**Exercise**
Repeat each line of the material exactly.
**** Records shown ****
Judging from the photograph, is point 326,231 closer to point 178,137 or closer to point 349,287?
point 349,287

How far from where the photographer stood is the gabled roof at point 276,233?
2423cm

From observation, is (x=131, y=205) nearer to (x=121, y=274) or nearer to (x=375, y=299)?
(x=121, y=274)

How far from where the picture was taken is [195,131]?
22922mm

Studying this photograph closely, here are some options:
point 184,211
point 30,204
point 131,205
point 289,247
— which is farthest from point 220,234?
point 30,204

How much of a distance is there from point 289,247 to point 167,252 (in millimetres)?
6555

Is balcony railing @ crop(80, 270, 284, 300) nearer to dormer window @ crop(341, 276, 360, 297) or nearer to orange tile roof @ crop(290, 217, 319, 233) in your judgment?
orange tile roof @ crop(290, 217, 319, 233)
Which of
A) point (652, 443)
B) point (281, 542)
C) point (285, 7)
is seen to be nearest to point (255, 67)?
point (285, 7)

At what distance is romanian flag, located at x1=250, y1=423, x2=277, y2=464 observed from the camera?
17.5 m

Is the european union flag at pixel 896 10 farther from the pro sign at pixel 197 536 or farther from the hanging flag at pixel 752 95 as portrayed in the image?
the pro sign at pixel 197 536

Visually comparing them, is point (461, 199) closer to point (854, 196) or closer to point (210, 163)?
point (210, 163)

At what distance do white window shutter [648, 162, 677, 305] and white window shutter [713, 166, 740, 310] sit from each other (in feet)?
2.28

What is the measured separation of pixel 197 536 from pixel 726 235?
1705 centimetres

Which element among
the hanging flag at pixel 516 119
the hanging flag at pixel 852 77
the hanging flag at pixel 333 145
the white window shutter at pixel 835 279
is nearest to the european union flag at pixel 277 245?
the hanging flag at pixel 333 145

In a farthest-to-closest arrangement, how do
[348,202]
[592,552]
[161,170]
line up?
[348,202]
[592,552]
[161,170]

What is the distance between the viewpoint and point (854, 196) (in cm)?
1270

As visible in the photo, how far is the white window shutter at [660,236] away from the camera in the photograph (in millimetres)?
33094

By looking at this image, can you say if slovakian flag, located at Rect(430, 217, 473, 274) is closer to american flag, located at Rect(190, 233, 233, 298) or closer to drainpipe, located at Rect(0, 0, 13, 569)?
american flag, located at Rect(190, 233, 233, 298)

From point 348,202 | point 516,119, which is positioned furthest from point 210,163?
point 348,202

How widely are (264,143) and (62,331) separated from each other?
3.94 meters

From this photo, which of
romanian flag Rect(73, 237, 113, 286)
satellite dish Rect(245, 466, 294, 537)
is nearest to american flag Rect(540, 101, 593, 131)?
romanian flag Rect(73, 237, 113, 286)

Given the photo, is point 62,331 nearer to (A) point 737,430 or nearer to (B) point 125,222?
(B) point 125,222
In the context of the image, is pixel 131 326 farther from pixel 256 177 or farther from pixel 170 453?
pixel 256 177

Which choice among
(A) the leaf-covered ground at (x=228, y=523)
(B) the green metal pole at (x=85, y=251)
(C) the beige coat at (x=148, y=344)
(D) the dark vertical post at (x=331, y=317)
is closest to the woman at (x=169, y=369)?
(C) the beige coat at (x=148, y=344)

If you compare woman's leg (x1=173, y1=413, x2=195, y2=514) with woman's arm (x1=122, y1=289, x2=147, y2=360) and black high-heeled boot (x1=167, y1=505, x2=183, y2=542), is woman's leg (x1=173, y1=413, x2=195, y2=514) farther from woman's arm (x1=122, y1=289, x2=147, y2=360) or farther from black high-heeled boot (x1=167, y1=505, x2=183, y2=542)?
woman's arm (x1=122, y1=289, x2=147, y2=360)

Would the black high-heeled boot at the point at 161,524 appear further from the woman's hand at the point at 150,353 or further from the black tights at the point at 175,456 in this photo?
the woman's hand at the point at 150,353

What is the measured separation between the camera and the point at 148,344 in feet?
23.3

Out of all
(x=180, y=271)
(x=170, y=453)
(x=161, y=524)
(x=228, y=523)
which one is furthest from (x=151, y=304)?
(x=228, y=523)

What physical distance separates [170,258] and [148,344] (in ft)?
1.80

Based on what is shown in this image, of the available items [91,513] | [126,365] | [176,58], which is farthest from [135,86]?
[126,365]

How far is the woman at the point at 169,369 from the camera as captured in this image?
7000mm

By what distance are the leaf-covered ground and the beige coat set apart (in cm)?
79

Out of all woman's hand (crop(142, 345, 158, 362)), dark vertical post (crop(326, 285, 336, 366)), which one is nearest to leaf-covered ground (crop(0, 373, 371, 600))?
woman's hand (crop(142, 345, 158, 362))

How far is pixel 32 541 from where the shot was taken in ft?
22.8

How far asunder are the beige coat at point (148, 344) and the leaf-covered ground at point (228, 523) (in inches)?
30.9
****
**Task answer**
Judging from the photograph, is point 326,231 closer to point 178,137 or closer to point 349,287?
point 349,287

How far from where the photographer stood is the gabled roof at point 276,233?
2423cm

From observation, is (x=131, y=205) nearer to (x=121, y=274) or nearer to (x=375, y=299)?
(x=121, y=274)

How far from where the picture was taken is [195,131]?
22922mm

Studying this photograph closely, here are some options:
point 184,211
point 30,204
point 131,205
point 289,247
— which is farthest from point 220,234?
point 30,204

How much of a distance is there from point 289,247 to point 167,252 (in millimetres)?
6555

Is balcony railing @ crop(80, 270, 284, 300) nearer to dormer window @ crop(341, 276, 360, 297) or nearer to orange tile roof @ crop(290, 217, 319, 233) in your judgment?
orange tile roof @ crop(290, 217, 319, 233)
Which of
A) point (652, 443)
B) point (281, 542)
C) point (285, 7)
is seen to be nearest to point (255, 67)?
point (285, 7)

At what distance is romanian flag, located at x1=250, y1=423, x2=277, y2=464 observed from the camera?
17.5 m

Is the european union flag at pixel 896 10 farther from the pro sign at pixel 197 536 or farther from the hanging flag at pixel 752 95 as portrayed in the image?
the pro sign at pixel 197 536

Visually comparing them, is point (461, 199) closer to point (854, 196) or closer to point (210, 163)?
point (210, 163)

At what distance do white window shutter [648, 162, 677, 305] and white window shutter [713, 166, 740, 310] sit from each other (in feet)?
2.28

What is the measured separation of pixel 197 536 from pixel 726 235?
1705 centimetres

Which element among
the hanging flag at pixel 516 119
the hanging flag at pixel 852 77
the hanging flag at pixel 333 145
the white window shutter at pixel 835 279
is nearest to the european union flag at pixel 277 245?
the hanging flag at pixel 333 145

In a farthest-to-closest arrangement, how do
[348,202]
[592,552]
[161,170]
line up?
[348,202]
[592,552]
[161,170]

What is the distance between the viewpoint and point (854, 196) (in cm)?
1270

As visible in the photo, how far is the white window shutter at [660,236] away from the camera in the photograph (in millimetres)?
33094

By looking at this image, can you say if slovakian flag, located at Rect(430, 217, 473, 274) is closer to american flag, located at Rect(190, 233, 233, 298) or closer to drainpipe, located at Rect(0, 0, 13, 569)?
american flag, located at Rect(190, 233, 233, 298)

From point 348,202 | point 516,119, which is positioned furthest from point 210,163?
point 348,202

How widely are (264,143) and (62,331) separated from each other?
3.94 meters

From this photo, which of
romanian flag Rect(73, 237, 113, 286)
satellite dish Rect(245, 466, 294, 537)
is nearest to american flag Rect(540, 101, 593, 131)?
romanian flag Rect(73, 237, 113, 286)

Given the photo, is point 62,331 nearer to (A) point 737,430 or nearer to (B) point 125,222?
(B) point 125,222
In the context of the image, is pixel 131 326 farther from pixel 256 177 or farther from pixel 170 453?
pixel 256 177

Which choice among
(A) the leaf-covered ground at (x=228, y=523)
(B) the green metal pole at (x=85, y=251)
(C) the beige coat at (x=148, y=344)
(D) the dark vertical post at (x=331, y=317)
is closest to the woman at (x=169, y=369)?
(C) the beige coat at (x=148, y=344)

If you compare woman's leg (x1=173, y1=413, x2=195, y2=514) with woman's arm (x1=122, y1=289, x2=147, y2=360) and black high-heeled boot (x1=167, y1=505, x2=183, y2=542), is woman's leg (x1=173, y1=413, x2=195, y2=514) farther from woman's arm (x1=122, y1=289, x2=147, y2=360) or farther from black high-heeled boot (x1=167, y1=505, x2=183, y2=542)?
woman's arm (x1=122, y1=289, x2=147, y2=360)

Would the black high-heeled boot at the point at 161,524 appear further from the woman's hand at the point at 150,353 or further from the black tights at the point at 175,456 in this photo?
the woman's hand at the point at 150,353

What is the measured separation between the camera and the point at 148,344 in feet?
23.3

Out of all
(x=180, y=271)
(x=170, y=453)
(x=161, y=524)
(x=228, y=523)
which one is furthest from (x=151, y=304)?
(x=228, y=523)

What physical distance separates [170,258] and [148,344] (in ft)?
1.80

Based on what is shown in this image, of the available items [91,513] | [126,365] | [176,58], which is farthest from [135,86]?
[126,365]

How far is the woman at the point at 169,369 from the camera as captured in this image?
7000mm

By what distance are the leaf-covered ground and the beige coat set apart (in cm)?
79

Out of all woman's hand (crop(142, 345, 158, 362)), dark vertical post (crop(326, 285, 336, 366)), which one is nearest to leaf-covered ground (crop(0, 373, 371, 600))?
woman's hand (crop(142, 345, 158, 362))

How far is pixel 32 541 from where the shot was taken in ft?
22.8

How far asunder are the beige coat at point (148, 344) and the leaf-covered ground at point (228, 523) (in inches)?
30.9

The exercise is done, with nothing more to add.